== What you need to do ==
**a.** Answer these questions using the article on safeguard taxes on imported cars.
(i) Which department imposed the safeguard duties on vehicle imports?
(ii) Which body recommended that the collection of these taxes be stopped?
(iii) Which two kinds of vehicle imports did the formal investigation cover?
**b.** Pick up the article on safeguard taxes on imported cars at its last sentence and continue writing it from there.

DTI to stop collection of safeguard taxes on imported cars
One of the largest issues that faced the Philippine automotive industry during the pandemic is the imposition of safeguard duties by the Department of Trade and Industry (DTI) on vehicle imports.
Good news for future car buyers though as the DTI will finally stop collecting these safeguard taxes after the Tariff Commission (TC) recommended that the collection be stopped after conducting a formal investigation.
According to a report by the Philippine Star, in its final report on the formal investigation on the imposition of safeguard measures against passenger car (PC) and light commercial vehicle (LCV) imports, the TC said it has terminated its investigation and recommended that no definitive safeguard measure be imposed on vehicle imports.

== Information supplied ==
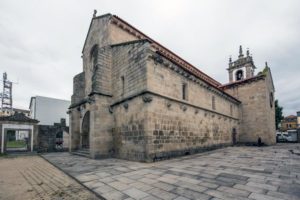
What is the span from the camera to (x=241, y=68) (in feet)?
82.9

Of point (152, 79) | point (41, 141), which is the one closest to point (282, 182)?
point (152, 79)

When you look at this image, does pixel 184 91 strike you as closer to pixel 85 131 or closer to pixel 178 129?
pixel 178 129

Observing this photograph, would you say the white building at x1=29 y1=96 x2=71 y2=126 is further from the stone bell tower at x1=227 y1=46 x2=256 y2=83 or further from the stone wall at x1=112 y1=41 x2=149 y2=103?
the stone bell tower at x1=227 y1=46 x2=256 y2=83

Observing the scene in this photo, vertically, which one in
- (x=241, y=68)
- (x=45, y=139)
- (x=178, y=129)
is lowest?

== Responses per task ==
**a.**
(i) The Department of Trade and Industry (DTI).
(ii) The Tariff Commission (TC).
(iii) Passenger car (PC) imports and light commercial vehicle (LCV) imports.

**b.**
Earlier this year, the DTI announced the imposition of safeguard duties on imported vehicles after the Philippine Metalworks Alliance claimed that imported vehicles are harming the local automotive manufacturing industry. A safeguard bond of Php 70,000 per imported unit was imposed on PC’s, which include sedans and SUV’s, while for LCV’s, which include pick-up trucks, a Php 110,000 safeguard bond per imported unit.
For those who already paid the safeguard bonds with their new car purchase, expect car companies to soon give refunds equivalent to the amount of the bonds. Also expect for new car buyers that some car companies may decrease their vehicle’s prices if they increased their prices due to the safeguard bonds.